BEGIN DOCUMENT TEXT
With the demise of the Sassanid Empire and its replacement by fast-moving Arab armies, it could only be a matter of time before Tang China, the great power of the Far East, came up against the Abassid Dynasty, the new rulers of the Middle East – and the testing ground would be Central Asia, as both sides sought to take control of the opulent Silk Road traffic.

 

The first clash occurred in 715, when a new king, by name Alutar, was installed as King of Ferghana with the reported backing of both Arab and Tibetan soldiers – a combination of enemies guaranteed to drive the contemporaneous Tang ruler, Xuanzong (712-56) to apoplexy.  The deposed king, Ikhshid, fled to Chinese-controlled Kuqa, where he appealed for aid. The Chinese sent a force of 10,000 men under Zhang Xiaosong to restore Ikhshid to his throne, a task he accomplished successfully. Next, in 717, Arab and Tibetan armies are reported to have cooperated in besieging Aksu in the Tarim Basin. Once again the Chinese, led by General Tang Jiahui, were victorious.
END DOCUMENT TEXT
BEGIN DATA SEGMENT
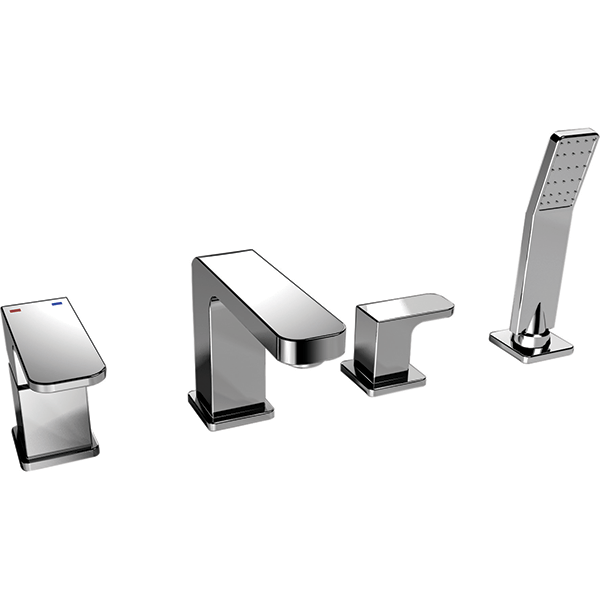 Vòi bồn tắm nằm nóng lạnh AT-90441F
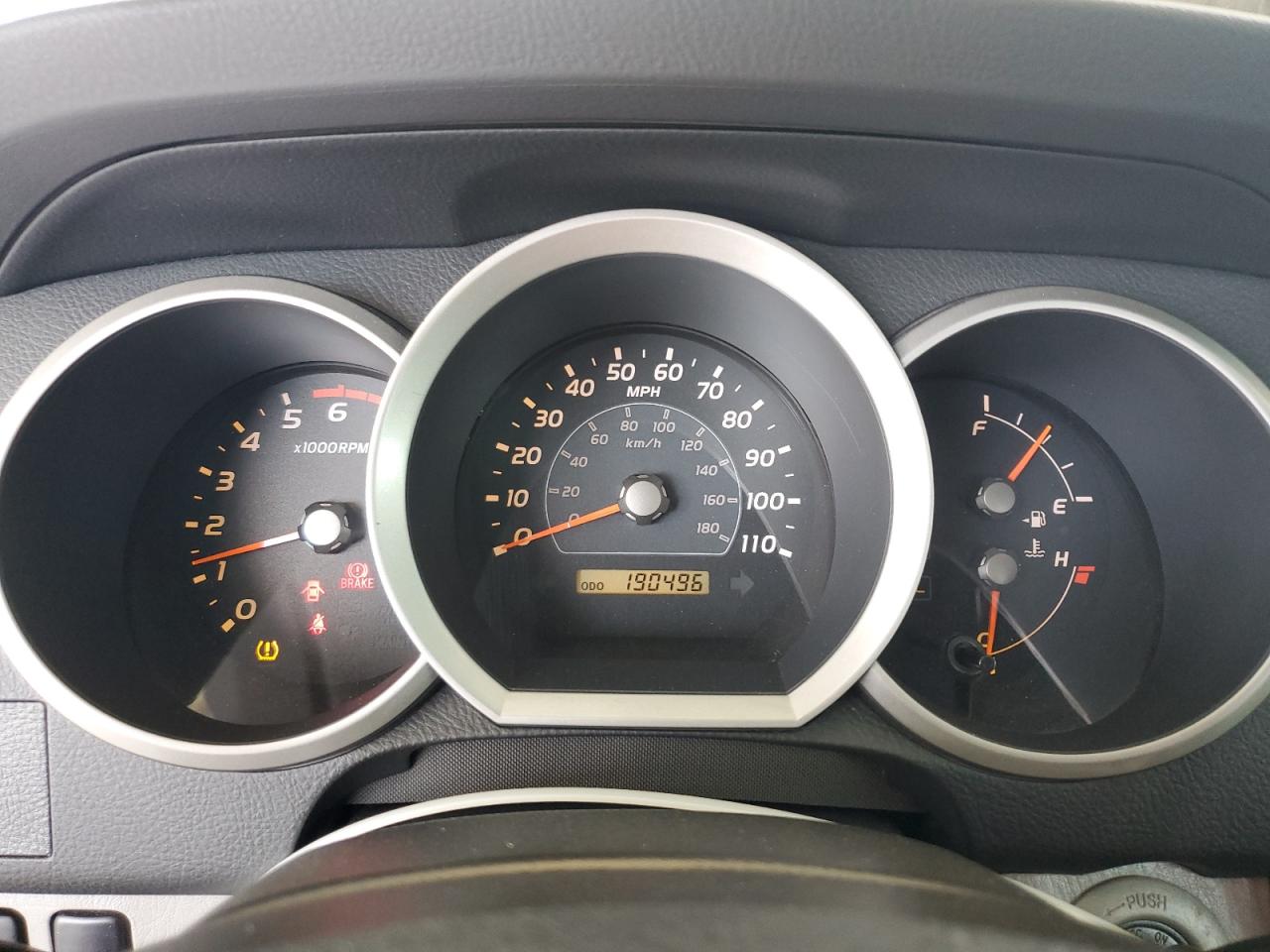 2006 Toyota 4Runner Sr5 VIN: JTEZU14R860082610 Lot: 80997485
END DATA SEGMENT
◆ ACTIONS TO TAKE ◆
- A) Using the passage on Tang China and the Arab armies, answer these:
(i) Who was installed as King of Ferghana in 715?
(ii) To which city did the deposed king flee?
(iii) Which general led the Chinese at Aksu in 717?
- B) Summarize the passage on Tang China and the Arab armies in two sentences.
- C) Carry on the passage on Tang China and the Arab armies from its last sentence.
The material above comes from a separate source.

◆ RESPONSES IN ORDER ◆
- A)
(i) Alutar
(ii) Kuqa
(iii) Tang Jiahui

- B) After the Sassanid Empire fell, Tang China and the Abassid Dynasty were bound to clash in Central Asia as both sought control of the Silk Road traffic. In 715 the Chinese sent 10,000 men under Zhang Xiaosong to restore the deposed king Ikhshid to the throne of Ferghana, and in 717 General Tang Jiahui defeated Arab and Tibetan armies besieging Aksu.

- C)
 

By 750, when the Umayyad Dynasty was replaced by the Abbasids, China had asserted its political authority over the Arabs by force of arms on two occasions, but without effectively projecting its control to the west of the Pamir Massif in the vitally important Ferghana Valley and across western Central Asia. In 751 the Tang Emperor Xuanzong determined to change this by challenging the first Abbasid Caliph, Abu al-Abbas Abdullah (75-54), also known as ‘As-Saffah’, ‘the Slaughterer’, for control of the Syr Darya (Jaxartes) River and, more particularly, the Ferghana Valley – home to the incredibly valuable ‘Heavenly Horses’.

 

The Arab forces of  Ziyad ibn-Salih and the Chinese forces of Gao Xianzhi eventually met by the banks of the Talas River in present day Kyrgyzstan. The Arab armies won the day, largely because a group of Karluk mercenaries serving with the Chinese decided to change sides, cutting off the Chinese and allowing the Muslims to establish effective hegemony over western Central Asia. The defeated Chinese did manage to inflict heavy losses on their Arab adversaries, however, and it may well have been that this unusual Sino-Arab clash of arms helped to establish clear spheres of influence for the two great empires, perhaps based on mutual military respect.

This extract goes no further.